Machine Learning Kaggle Competition Part One Getting Started

Learning the Kaggle Environment and an Introductory Notebook

In the field of data science, there are almost too many resources available: from Datacamp to Udacity to KDnuggets, there are thousands of places online to learn about data science. However, if you are someone who likes to jump in and learn by doing, Kaggle might be the single best location for expanding your skills through hands-on data science projects.

While it originally was known as a place for machine learning competitions, Kaggle — which bills itself as “Your Home for Data Science” — now offers an array of data science resources. Although this series of articles will focus on a competition, it’s worth pointing out the main aspects of Kaggle:

  • Datasets: Tens of thousands of datasets of all different types and sizes that you can download and use for free. This is a great place to go if you are looking for interesting data to explore or to test your modeling skills.
  • Machine Learning Competitions: once the heart of Kaggle, these tests of modeling skill are a great way to learn cutting edge machine learning techniques and hone your abilities on interesting problems using real data.
  • Learn: A series of data science learning tracks covering SQL to Deep Learning taught in Jupyter Notebooks.
  • Discussion:A place to ask questions and get advice from the thousands of data scientists in the Kaggle community.
  • Kernels: Online programming environments running on Kaggle’s servers where you can write Python/R scripts, or Jupyter Notebooks. These kernels are entirely free to run (you can even add a GPU) and are a great resource because you don’t have to worry about setting up a data science environment on your own computer. The kernels can be used to analyze any dataset, compete in machine learning competitions, or complete the learning tracks. You can copy and build on existing kernels from other users and share your kernels with the community for feedback.

- **Given data**
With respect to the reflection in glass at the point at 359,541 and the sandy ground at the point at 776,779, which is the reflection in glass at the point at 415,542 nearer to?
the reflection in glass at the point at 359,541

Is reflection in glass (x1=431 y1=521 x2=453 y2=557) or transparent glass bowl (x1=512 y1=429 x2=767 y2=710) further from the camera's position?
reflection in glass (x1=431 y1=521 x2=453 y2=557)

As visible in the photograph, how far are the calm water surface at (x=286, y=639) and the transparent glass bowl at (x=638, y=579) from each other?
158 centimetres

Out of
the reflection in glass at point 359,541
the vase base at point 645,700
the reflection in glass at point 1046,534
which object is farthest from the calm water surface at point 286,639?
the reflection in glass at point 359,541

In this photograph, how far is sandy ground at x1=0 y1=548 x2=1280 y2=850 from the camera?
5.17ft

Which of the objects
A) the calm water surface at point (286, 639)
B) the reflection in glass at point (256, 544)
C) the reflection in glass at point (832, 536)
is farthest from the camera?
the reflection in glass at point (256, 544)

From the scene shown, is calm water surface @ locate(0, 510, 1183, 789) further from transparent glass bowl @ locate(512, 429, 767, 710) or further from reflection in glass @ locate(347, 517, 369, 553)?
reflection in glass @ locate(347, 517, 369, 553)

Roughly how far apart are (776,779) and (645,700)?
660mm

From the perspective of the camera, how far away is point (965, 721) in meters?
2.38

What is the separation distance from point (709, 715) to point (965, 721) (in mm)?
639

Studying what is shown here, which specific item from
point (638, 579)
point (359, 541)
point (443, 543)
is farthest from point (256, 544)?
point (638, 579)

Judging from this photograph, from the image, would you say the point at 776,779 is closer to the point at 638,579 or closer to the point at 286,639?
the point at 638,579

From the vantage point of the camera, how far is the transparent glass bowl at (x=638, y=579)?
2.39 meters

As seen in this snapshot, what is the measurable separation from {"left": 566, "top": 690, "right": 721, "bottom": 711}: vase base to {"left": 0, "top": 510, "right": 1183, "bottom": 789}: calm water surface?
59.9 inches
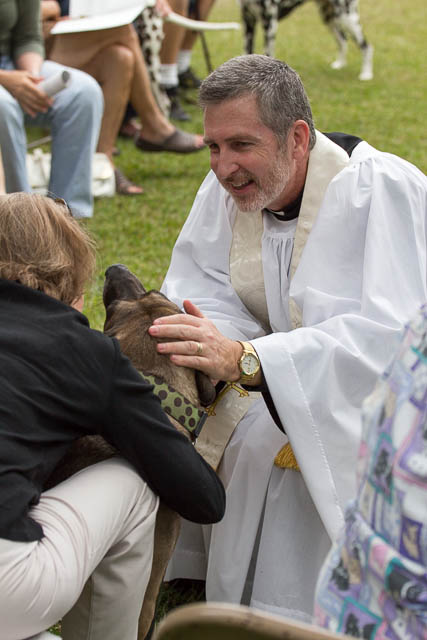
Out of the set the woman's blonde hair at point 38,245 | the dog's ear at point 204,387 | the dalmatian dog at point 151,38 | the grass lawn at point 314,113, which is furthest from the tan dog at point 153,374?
the dalmatian dog at point 151,38

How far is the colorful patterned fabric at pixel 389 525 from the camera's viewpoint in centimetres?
151

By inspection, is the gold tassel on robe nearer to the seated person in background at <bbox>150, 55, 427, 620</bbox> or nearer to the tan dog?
the seated person in background at <bbox>150, 55, 427, 620</bbox>

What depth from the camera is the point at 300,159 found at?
124 inches

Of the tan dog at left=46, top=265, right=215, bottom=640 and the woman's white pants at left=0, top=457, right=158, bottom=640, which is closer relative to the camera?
the woman's white pants at left=0, top=457, right=158, bottom=640

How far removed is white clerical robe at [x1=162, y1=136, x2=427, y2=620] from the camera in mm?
2762

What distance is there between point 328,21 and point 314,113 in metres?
3.62

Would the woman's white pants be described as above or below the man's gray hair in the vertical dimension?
below

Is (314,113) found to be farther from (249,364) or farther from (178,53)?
(249,364)

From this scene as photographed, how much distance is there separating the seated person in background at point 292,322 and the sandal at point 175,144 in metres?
4.72

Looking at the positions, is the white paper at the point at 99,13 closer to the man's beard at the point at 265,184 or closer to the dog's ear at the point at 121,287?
the man's beard at the point at 265,184

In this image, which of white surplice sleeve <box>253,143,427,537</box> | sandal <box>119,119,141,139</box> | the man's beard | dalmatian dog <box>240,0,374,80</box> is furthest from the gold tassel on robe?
dalmatian dog <box>240,0,374,80</box>

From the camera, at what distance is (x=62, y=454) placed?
2297 millimetres

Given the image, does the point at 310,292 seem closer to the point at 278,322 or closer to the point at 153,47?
the point at 278,322

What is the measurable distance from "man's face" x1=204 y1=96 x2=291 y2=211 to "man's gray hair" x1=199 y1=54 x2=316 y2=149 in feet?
0.07
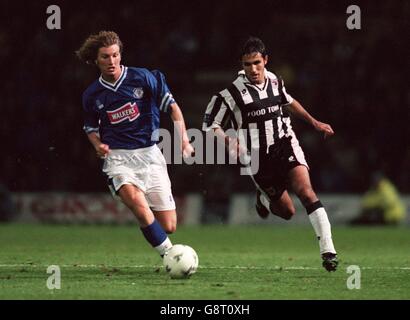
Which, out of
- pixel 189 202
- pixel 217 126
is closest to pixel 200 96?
pixel 189 202

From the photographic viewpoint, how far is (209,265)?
10.1 m

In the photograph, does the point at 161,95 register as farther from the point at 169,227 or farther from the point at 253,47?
the point at 169,227

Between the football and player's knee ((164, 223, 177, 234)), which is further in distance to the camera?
player's knee ((164, 223, 177, 234))

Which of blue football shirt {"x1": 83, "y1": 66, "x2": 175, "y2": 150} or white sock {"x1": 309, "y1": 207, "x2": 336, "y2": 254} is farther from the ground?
blue football shirt {"x1": 83, "y1": 66, "x2": 175, "y2": 150}

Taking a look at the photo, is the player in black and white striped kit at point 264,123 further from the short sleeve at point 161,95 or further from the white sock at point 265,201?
the short sleeve at point 161,95

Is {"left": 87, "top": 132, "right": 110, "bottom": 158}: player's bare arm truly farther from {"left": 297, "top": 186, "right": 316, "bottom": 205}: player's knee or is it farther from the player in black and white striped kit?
{"left": 297, "top": 186, "right": 316, "bottom": 205}: player's knee

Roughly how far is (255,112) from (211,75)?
13.4 meters

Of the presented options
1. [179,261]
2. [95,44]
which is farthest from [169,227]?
[95,44]

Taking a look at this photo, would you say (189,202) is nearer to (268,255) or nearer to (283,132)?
(268,255)

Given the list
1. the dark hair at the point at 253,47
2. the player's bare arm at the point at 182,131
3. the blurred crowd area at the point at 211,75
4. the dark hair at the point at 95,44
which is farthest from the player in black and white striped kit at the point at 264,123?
the blurred crowd area at the point at 211,75

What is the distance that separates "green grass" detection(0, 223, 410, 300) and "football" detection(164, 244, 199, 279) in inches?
4.7

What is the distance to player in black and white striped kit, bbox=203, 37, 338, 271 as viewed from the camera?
9453 millimetres

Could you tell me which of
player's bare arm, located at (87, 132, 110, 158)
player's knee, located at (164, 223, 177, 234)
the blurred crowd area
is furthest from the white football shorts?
the blurred crowd area
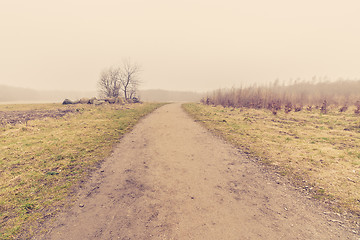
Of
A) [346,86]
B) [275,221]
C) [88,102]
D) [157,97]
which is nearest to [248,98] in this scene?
[275,221]

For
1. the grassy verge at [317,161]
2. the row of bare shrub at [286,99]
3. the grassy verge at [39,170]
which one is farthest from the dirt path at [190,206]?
the row of bare shrub at [286,99]

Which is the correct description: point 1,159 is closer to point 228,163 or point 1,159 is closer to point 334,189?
point 228,163

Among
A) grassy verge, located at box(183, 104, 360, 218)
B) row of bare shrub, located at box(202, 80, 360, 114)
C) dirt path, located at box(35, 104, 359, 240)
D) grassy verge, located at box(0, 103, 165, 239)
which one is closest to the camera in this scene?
dirt path, located at box(35, 104, 359, 240)

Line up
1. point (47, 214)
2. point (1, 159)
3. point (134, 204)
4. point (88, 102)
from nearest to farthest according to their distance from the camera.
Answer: point (47, 214) → point (134, 204) → point (1, 159) → point (88, 102)

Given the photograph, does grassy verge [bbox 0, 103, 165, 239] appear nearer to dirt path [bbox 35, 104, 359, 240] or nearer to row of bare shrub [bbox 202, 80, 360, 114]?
dirt path [bbox 35, 104, 359, 240]

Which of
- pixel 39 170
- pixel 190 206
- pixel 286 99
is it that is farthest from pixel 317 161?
pixel 286 99

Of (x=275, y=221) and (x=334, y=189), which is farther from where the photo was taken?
(x=334, y=189)

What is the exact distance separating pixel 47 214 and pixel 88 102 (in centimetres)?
3940

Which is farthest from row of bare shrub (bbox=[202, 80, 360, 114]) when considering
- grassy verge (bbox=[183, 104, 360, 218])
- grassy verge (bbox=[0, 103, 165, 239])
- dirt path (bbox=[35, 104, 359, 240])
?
grassy verge (bbox=[0, 103, 165, 239])

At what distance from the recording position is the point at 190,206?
3633 mm

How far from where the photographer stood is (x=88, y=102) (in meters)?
36.5

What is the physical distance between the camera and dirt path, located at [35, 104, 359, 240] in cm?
292

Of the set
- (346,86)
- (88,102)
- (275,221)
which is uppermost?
(346,86)

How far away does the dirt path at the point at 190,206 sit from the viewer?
292 cm
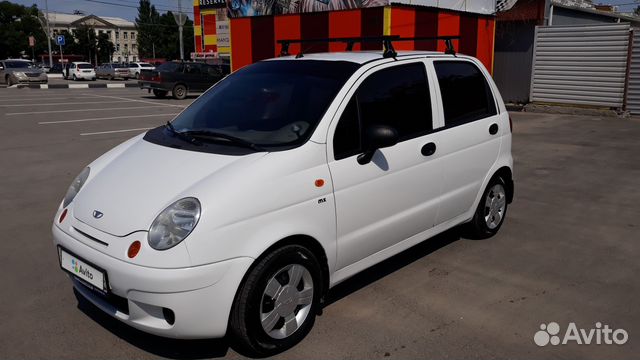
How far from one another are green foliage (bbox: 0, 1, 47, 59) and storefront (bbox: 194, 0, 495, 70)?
91707mm

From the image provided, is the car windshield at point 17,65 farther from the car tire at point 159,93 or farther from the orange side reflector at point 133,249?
the orange side reflector at point 133,249

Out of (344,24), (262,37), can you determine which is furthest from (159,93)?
(344,24)

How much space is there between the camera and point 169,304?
2.89 metres

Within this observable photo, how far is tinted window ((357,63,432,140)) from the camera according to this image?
12.7 feet

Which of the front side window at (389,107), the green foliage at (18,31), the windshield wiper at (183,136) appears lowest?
the windshield wiper at (183,136)

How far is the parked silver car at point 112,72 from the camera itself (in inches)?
1684

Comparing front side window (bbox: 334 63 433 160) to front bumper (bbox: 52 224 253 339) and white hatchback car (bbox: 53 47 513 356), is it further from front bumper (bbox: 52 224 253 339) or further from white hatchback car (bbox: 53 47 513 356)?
front bumper (bbox: 52 224 253 339)

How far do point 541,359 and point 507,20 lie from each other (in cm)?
1631

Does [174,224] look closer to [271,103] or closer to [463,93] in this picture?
[271,103]

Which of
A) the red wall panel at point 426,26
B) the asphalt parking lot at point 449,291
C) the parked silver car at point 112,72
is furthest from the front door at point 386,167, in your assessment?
the parked silver car at point 112,72

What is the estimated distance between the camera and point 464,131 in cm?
466

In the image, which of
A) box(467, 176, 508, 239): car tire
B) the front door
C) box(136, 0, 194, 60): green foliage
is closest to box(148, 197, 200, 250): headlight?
the front door

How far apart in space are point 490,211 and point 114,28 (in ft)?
479

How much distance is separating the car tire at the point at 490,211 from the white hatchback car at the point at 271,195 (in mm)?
468
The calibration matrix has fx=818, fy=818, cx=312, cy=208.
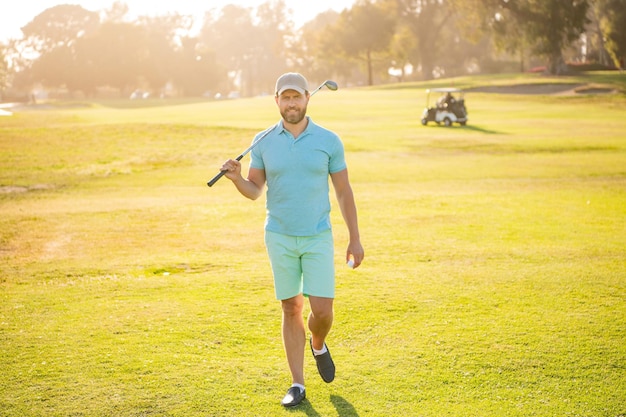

- **What you need to do**
Please set down the Kaggle article word for word, starting at "In the field" and ending at "data science projects.".

- **Result of this exercise**
In the field of data science, there are almost too many resources available: from Datacamp to Udacity to KDnuggets, there are thousands of places online to learn about data science. However, if you are someone who likes to jump in and learn by doing, Kaggle might be the single best location for expanding your skills through hands-on data science projects.